Alıntı:
Dünyada olduğu gibi Türkiye’de de kadınlar, diğer işletmelere kıyasla sosyal girişimlerde çok daha fazla liderlik rolü üstleniyorlar. Gerçekte Türkiye, sosyal girişimcilikte kadın liderliği konusunda öne çıkan ülkelerden biri (Köne, 2023). Bugün Söyleşiler köşemize Impact Hub Ankara kurucu ortaklarından Berivan Eliş’i konuk ediyoruz. Euclid Network tarafından hazırlanan “Top 100 Women In Social Enterprise 2023” (Sosyal Girişimde İlk 100 Kadın) listesinde yer alma başarısını gösteren Berivan Eliş ile Impact Hub modeli, Impact Hub Ankara’nın çalışmaları ve genel olarak ülkemizdeki sosyal girişimcilik alanı üzerine konuştuk.
Berivan seni tanıyabilir miyiz?

Sağlanan Malzeme:
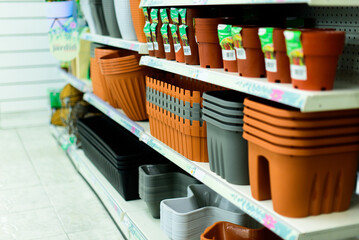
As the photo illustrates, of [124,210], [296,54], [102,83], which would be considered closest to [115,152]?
[124,210]

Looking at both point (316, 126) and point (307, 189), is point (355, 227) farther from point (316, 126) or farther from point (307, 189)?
point (316, 126)

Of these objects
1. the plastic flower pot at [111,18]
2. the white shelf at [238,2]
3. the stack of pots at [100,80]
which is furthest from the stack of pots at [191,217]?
the plastic flower pot at [111,18]

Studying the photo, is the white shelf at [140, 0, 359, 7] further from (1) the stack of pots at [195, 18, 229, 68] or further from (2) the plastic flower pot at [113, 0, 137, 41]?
(2) the plastic flower pot at [113, 0, 137, 41]

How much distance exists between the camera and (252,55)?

Görev Yönergesi: Alıntıya göre Berivan Eliş hangi listede yer almıştır?

Sorunun Çözümü: Euclid Network tarafından hazırlanan "Top 100 Women In Social Enterprise 2023" (Sosyal Girişimde İlk 100 Kadın) listesinde yer almıştır.